Mr. Howard's fourth book, Cher: Strong Enough, the culmination of several years of research and incorporating more than 200 interviews, shed new light on the complex life and career of the Oscar and Grammy-winning singer/actress/icon.
Howard's first association with Cher came in 2008 when he was commissioned to write the program for her two-year residency at Caesar's Palace in Las Vegas (Howard's summation of her life and accomplishments remains in use on her personal Facebook page). Syndicated columnist Liz Smith (Variety, The New York Daily News) called Cher: Strong Enough "... exhaustively researched and highly entertaining... a labor of love ... " while OK!Magazine selected it as "Book of the Month" and deemed it "... an in-depth biography with heart... a definite must-read."
On December 21, 2013, after The New York Post pulled several passages from Cher: Strong Enough and headlined their Sunday (Christmas Week) "Page Six" column with the bombshell: "Cher Hired Aid To Convince Fans She Was A Female: Book," Josiah Howard and Cher: Strong Enough entered the international news cycle. The "Page Six" article re-appeared in more than twenty countries--including England (Daily Mail: "Is Cher a Man?!"), Russia, Australia, Germany, Poland, France, Brazil, Canada, and Mexico. A critically praised best-seller, after a second printing in America and Britain--which included the release of the book on Kindle, Cher: Strong Enough was published in Portuguese for the South American market.
(Today, the "Cher: Strong Enough" Facebook page, launched by publisher Plexus Books, is managed by fans from around the world. Currently the site has more than 1,000 followers.)

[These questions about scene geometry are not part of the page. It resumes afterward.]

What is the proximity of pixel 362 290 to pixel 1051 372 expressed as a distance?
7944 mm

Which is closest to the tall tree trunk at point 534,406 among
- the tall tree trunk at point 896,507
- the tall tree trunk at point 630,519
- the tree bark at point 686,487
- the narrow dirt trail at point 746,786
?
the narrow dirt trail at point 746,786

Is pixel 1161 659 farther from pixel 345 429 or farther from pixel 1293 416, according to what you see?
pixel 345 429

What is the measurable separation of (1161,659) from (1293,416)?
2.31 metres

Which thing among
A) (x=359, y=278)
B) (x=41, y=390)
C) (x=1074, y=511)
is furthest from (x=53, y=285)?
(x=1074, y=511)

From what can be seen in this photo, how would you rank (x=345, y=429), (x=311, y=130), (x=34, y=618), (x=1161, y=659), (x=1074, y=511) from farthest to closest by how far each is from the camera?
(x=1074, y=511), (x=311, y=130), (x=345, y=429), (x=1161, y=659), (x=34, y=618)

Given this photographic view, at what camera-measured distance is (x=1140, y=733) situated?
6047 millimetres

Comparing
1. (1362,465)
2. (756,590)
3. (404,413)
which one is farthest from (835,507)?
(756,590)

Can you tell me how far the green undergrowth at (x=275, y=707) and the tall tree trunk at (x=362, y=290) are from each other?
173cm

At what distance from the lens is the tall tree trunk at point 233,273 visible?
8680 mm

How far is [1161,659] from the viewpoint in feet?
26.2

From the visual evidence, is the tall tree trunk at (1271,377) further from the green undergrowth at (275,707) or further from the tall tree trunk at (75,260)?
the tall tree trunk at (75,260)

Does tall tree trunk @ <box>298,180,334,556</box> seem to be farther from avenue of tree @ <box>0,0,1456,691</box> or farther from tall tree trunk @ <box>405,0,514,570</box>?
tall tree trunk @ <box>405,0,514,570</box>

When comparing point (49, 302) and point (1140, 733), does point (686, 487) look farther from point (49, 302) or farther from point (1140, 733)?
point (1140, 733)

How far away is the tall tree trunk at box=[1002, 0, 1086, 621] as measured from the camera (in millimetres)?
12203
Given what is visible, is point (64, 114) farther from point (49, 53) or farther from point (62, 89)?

In 2014 Josiah Howard joined the cast of TV One's award-winning, ten-years-running, documentary series Unsung. His on-air commentary, critiques and observations were showcased in five episodes over two seasons. "... Josiah Howard is one of the many informed new faces currently brightening TV One's new season," observed IndieWire.com. The author's many other TV appearances include The Today Show, Entertainment Tonight, Behind The Music and Access Hollywood. A veteran of more than one hundred radio broadcasts, Josiah Howard remains a valued behind-the-scenes consultant on African American representation in the entertainment industry.
For the past four years Josiah Howard has been a senior contributor at The Deuce and Furious Cinema. His syndicated capsule film reviews can be seen on more than thirty websites including IMDB (International Movie Database), Wow.com, SolarMovie, Putlocker, Teramovie.net, Movieberry, B-Movienation, and Bigstar.tv.
Howard's recent profile of singer/dancer/actress Lola Falana, "Lola... Breaking Down The Walls" appeared in The Las Vegas Tribune and his two-part 40th Anniversary interview with Director Robert A. Endelson (Fight For Your Life) and actor William Sanderson was published in America and Britain and added to the Quentin Tarantino Archives.
Josiah Howard lives in New York City. His writing credits include articles for The New York Times, Reader's Digest, The Village Voice and Motion Picture.
Josiah Howard at a book signing in Sao Paulo, Brazil.
Born in New York City and raised in the Central New Jersey towns of Plainfield, Piscataway and Dunellen, Josiah Howard was an energetic child of the "three network" seventies: fascinated with the decade's most popular singers, actors, TV shows and movies.